Archive for September 13th, 2010

Until I started visiting cemeteries, I didn’t realize how changing the real estate could be. When you don’t go to cemeteries much, you just assume that people die, they are buried (or their ashes are interred) in a cemetery, and there they stay, forever.

But cemeteries are in fact far more dynamic. Particularly in the 19th and early 20 centuries, cemeteries would be closed and their inhabitants dug up and reburied elsewhere, with or without the markers they had at the original cemeteries. But even if the cemetery remains open, a family might move their relative to a more prominent location. At Erie Street Cemetery, you can find this elegant monument to the Case family.

But the Cases aren’t there.



The Cases (Leonard Sr. and Elizabeth) were instrumental to the creation of Erie Steet Cemetery, as they sold the land to the city trustees for $1 in the 1820s.

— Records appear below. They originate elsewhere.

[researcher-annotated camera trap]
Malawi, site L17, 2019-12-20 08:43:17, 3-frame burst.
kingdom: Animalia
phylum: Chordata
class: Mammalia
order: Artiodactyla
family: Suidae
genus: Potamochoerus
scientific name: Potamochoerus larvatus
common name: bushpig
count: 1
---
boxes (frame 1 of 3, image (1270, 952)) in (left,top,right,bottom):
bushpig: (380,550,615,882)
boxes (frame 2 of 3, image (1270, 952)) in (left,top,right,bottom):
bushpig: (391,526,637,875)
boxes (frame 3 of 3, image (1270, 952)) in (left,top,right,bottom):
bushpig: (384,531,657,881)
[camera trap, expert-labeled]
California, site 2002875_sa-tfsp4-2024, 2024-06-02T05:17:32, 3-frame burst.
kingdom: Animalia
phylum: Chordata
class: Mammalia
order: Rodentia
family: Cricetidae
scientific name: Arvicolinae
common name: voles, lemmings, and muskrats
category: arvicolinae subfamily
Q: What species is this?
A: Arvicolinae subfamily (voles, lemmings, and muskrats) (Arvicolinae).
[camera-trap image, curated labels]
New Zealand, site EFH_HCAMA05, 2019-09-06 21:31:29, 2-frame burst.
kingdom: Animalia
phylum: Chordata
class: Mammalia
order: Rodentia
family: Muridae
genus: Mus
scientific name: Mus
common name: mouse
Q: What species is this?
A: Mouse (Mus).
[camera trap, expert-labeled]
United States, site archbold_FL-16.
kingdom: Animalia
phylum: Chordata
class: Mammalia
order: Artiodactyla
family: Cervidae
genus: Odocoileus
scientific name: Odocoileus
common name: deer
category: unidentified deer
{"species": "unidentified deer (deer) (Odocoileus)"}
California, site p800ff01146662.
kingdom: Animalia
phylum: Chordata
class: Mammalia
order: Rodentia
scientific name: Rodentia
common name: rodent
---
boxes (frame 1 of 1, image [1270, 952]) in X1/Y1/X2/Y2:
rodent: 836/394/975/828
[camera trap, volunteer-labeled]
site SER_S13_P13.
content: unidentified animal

Leonard Case, Sr., was an important businessman, and philanthropist in 19th century Cleveland, and when he and his wife died, they were buried in the same land they had sold to the city.

Leonard and Elizabeth Case’s sons, Leonard and William, continued his the family tradition of philanthropic work.  Leonard Jr. gave the family name to the Case School of Applied Science that he founded, now part of Case Western Reserve University.

At point, the family was moved from Erie Street Cemetery to more modern and fashionable Lake View Cemetery, although I have not been able to determine who made these arrangements.  The Lake View Cemetery Association was formed in 1869 and the first plots were sold in 1870, so Leonard Case Jr. could have decided to move the family there before his death in 1880, but his name is carved on the Erie Street marker.